No había querido causarle problemas, le juró Madeleine entre hipidos. Pero las cosas no habían salido como había planeado. Pensaba que sería capaz de mantener la sangre fría. Que sería capaz de presentarse ante Cordelier, mirarle a los ojos, cortarle la garganta de un tajo y luego salir de allí como si tal cosa. Él no tenía por qué enterarse de nada. Y mientras aguardaban en la antecámara a que la llamasen, le había invadido la certeza absoluta de que aquello era lo que tenía que hacer. De que era lo correcto. Había sentido un frío desconocido en las venas. Una fuerza insólita alimentada por todo su rencor y su dolor y sus deseos de venganza. Pero el magistrado la había reconocido antes de que le diera tiempo a abrir la boca, se le había acercado con esa sonrisa repugnante que tenía y ella, de golpe, se había sentido indefensa, desnuda en una celda oscura, mientras los labios fríos de ese hombre sonreían. Pero no se había achantado. Le había clavado el puñal en el pecho, sin pensárselo.
Cordelier no había dicho nada. Se había arrodillado en el suelo, sujetándose la herida, y había empezado a sangrar.
Pero no se moría.
Sangraba y sangraba sin decir nada, pero no se moría. Había tenido que apuñalarle una segunda y una tercera vez. Y aun así no se quedaba quieto. Tenía una pierna que no paraba de moverse. Se había quedado moviéndose cuando habían salido corriendo de la habitación.

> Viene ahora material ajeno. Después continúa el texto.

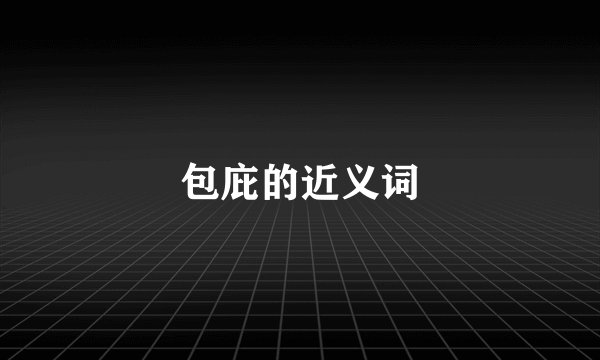 包庇的近义词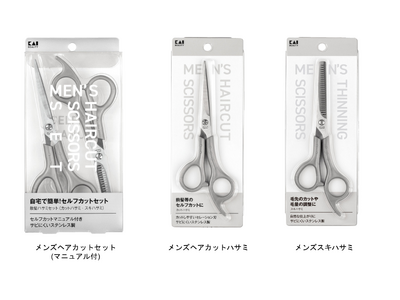 自宅で簡単にセルフカットを実現！新アイテム『メンズヘアカットセット』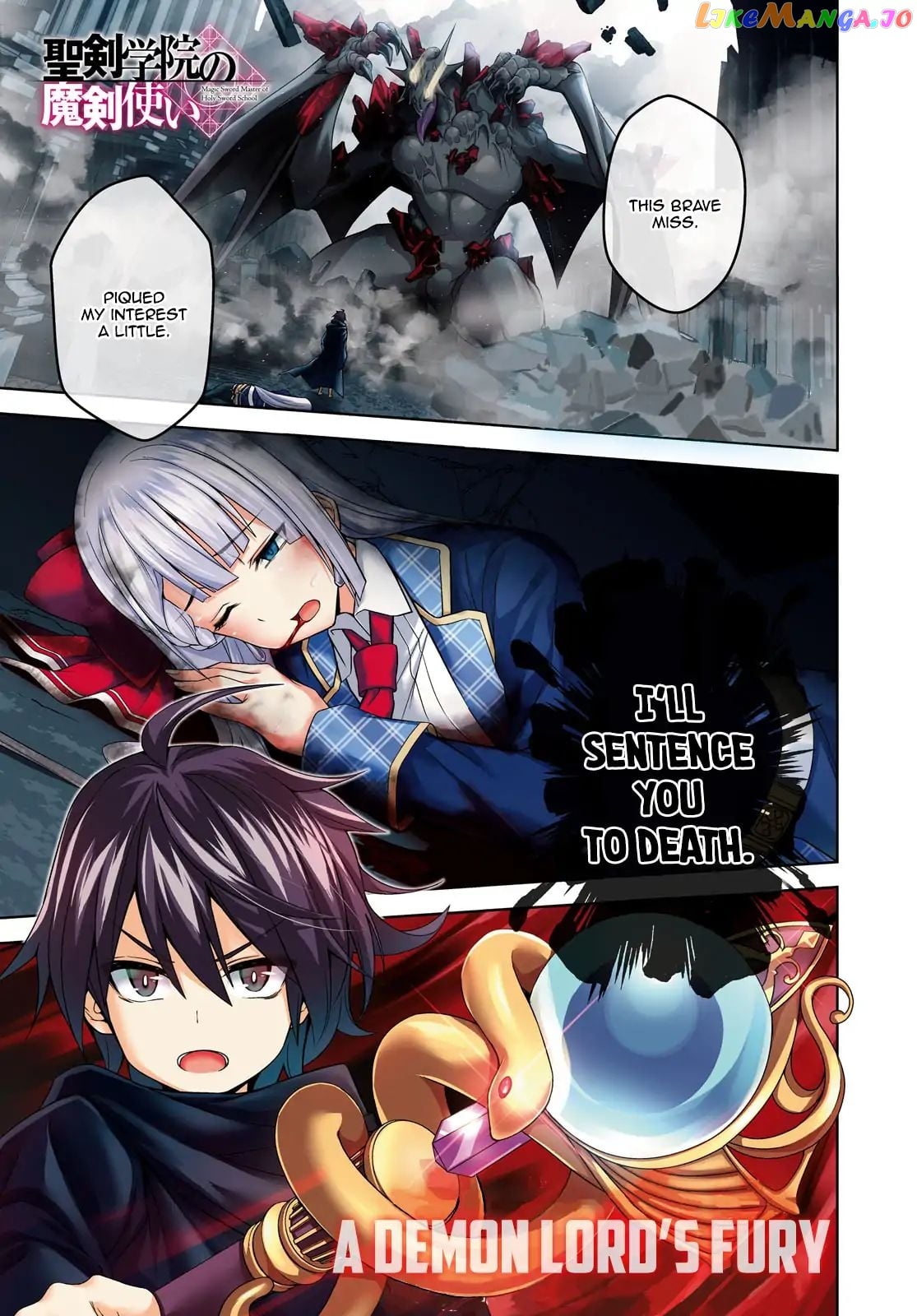 Demon's Sword Master of Excalibur School chapter 1 - page 2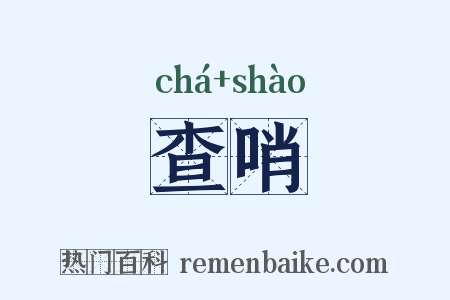 查哨是什么意思的图片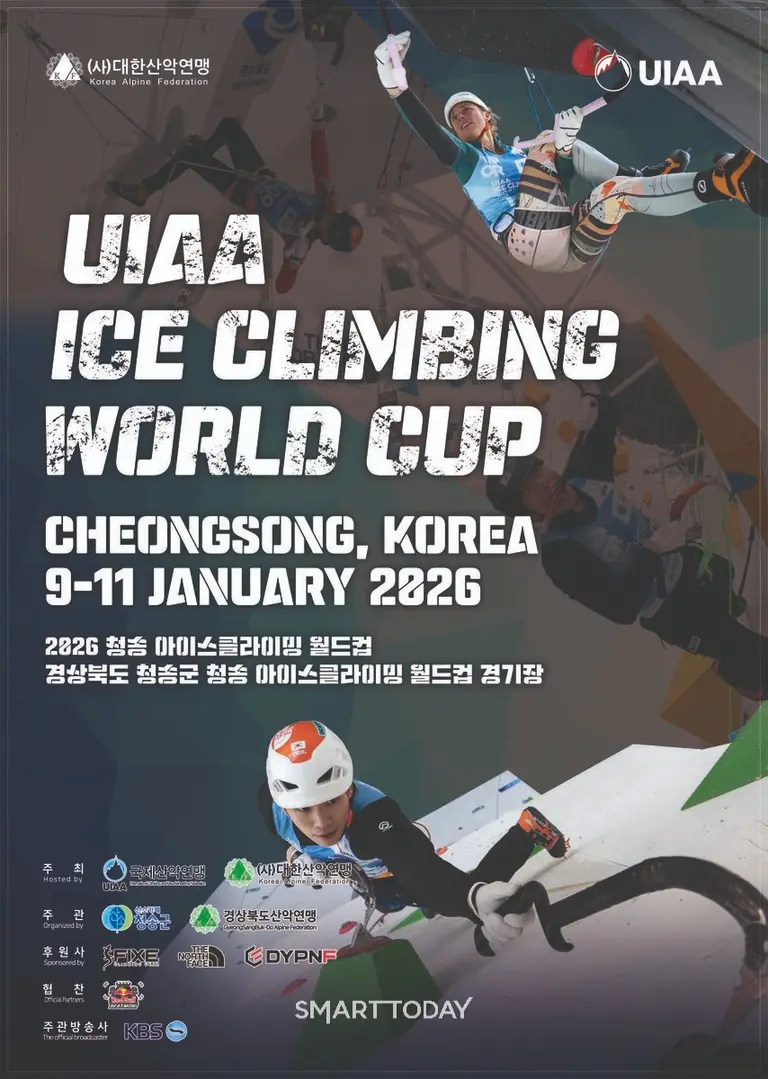 2026 UIAA 청송 아이스클라이밍 월드컵 포스터. (제공= 대한산악연맹)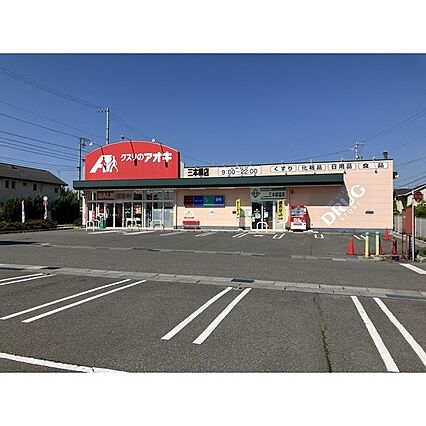 三本柳ハイツ_周辺_3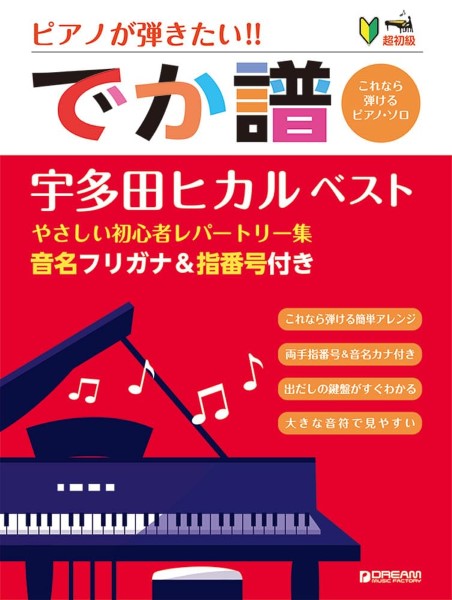 Super Beginner●Want to Play Piano! Large Score <Hiraku UTADA・BEST> Easy Beginner's Repertoire Collection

Se enjugó los ojos con el dorso de la mano, como una niña pequeña, pero la mirada que posó sobre él inmediatamente después estaba llena de una pesadumbre tan honda que Bernard sintió un escalofrío:
—No podía soportarlo. Saber que vivía allí, como si tal cosa, después de lo que me hizo… Después de lo que le hizo a Anne. ¡Le aplastaron los pulgares! Le aplastaron los pulgares y le destrozaron las piernas y… Y todo por mi culpa. —Fijó la mirada en él con más intensidad aún, como si le estuviera pidiendo que leyera en el fondo de su alma—. Nos peleamos porque no quise escucharla cuando me advirtió contra Lessay. Anne volvió a Ansacq sólo para traerme de vuelta, porque sabía el peligro que corría allí. Fue a buscarme para protegerme… Yo la maté.
Madeleine seguía llorando, pero las lágrimas le caían por las mejillas en silencio. Bernard sentía que toda su ira contra ella había desaparecido de golpe. En su lugar sólo quedaba una sensación abrumadora de compasión y un deseo intenso de protegerla.
Se acercó a ella y le pasó un brazo por encima de los hombros. Madeleine reclinó la cabeza sobre su pecho. Él le retiró la capucha y casi sin darse cuenta de lo que hacía se inclinó y le besó el cabello:
—Nadie os ha visto la cara. Y yo no voy a hablar. Os lo juro. Ahora os voy a llevar de vuelta a casa y vamos a hacer como si no hubiera pasado nada. Seguro que nadie nos identifica. Y pase lo que pase, no van a entrar a buscaros a casa de los duques. Tenemos que estar tranquilos.
Madeleine hizo un gesto obediente con la cabeza y se enjugó las lágrimas, más sosegada.
Bernard, en cambio, no se creía ni una palabra de lo que le había dicho. Un magistrado del Parlamento asesinado en su propia casa por una dama enmascarada no era algo que la justicia pudiera dejar pasar como si tal cosa.
A él le daba que no iba a ser tan fácil salir con bien de aquello.